03/12/04 もう、嘆くのは止めます
1983年、2年ぶりに三宅に行ったとき。TMBSのダイニングルームで、マーサ(右)が作ったクマノミの絵入りTシャツをもらって喜んでいるところです。普段はテーブルクロスなど使っていませんが、この晩はwelcomeback
party ということで飾っています。しかし、僕はランニングシャツという正装?モイヤーさんのTシャツは、ニザダイのイラスト入りTMBS
純正のものです。撮影は 故 Kathy さん。彼女のことはまた、次の機会に。
あのすさまじい音でなっていた壁掛け電話、三宅島のレリーフ地図にはジャックが力比べで握りつぶした時に飛び散った白身の跡が残っていました。彼は大リーグ入りを希望して位でしたから、力がとても強かったです。
この夏は、キンギョハナダイ、コウベダルマガレイ、テンスモドキを調べました。また、本会の講師である麻生一枝さん、吉川朋子さんに初めてお会いしたのがこの夏でした。このこともまた別の機会に。
最近では、1999年と2001年にここを訪れました。
1999年は彼と一緒でした。2001年は海野さんと一緒に、中には入れず、外から見ただけでしたが、余り痛んではいませんでした。東京に戻ったら、彼が浜松町まで迎えに来てくれ、海野さんと3人でビールを飲みました。少し、錆びたTMBSの写真を見せると、「そんなに悪くないだよ。椿が枯れているけど、この木は嫌いだったから丁度良い」なんて、ウインクしながら話していました。

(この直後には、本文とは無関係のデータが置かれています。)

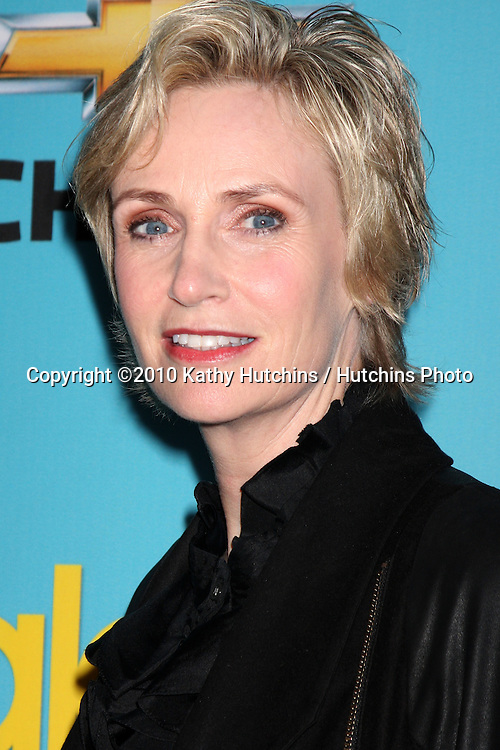 Jane Lynch.arrives at the GLEE Spring Premiere Party 2010.Chateau Marmont.Los Angeles, CA.April 12, 2010.©2010 Kathy Hutchins / Hutchins Photo...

1999年10月、サントモの前で、沖山厚子さんに写してもらった写真です。毎晩、毎晩、語り明かしました。魚類研究者同士としてではなく、血が通った兄弟のように感じました。学校や教師の話を良くしました。そして、「二人で本を書こう」ということになり、タイトルは、Teachers
we have known:The bad and good of schools today。そこまで決めていたのに、時間は与えられませんでした。山本さんや秋本さんと一緒に彼の家の引っ越しもしました。ベッドのマットレスが重く、2階へ上げるのに苦労しました。それにはシミが付いており、「ジャッキーちゃんのおねしょ。ああ、会いたいなあ」と笑っていました。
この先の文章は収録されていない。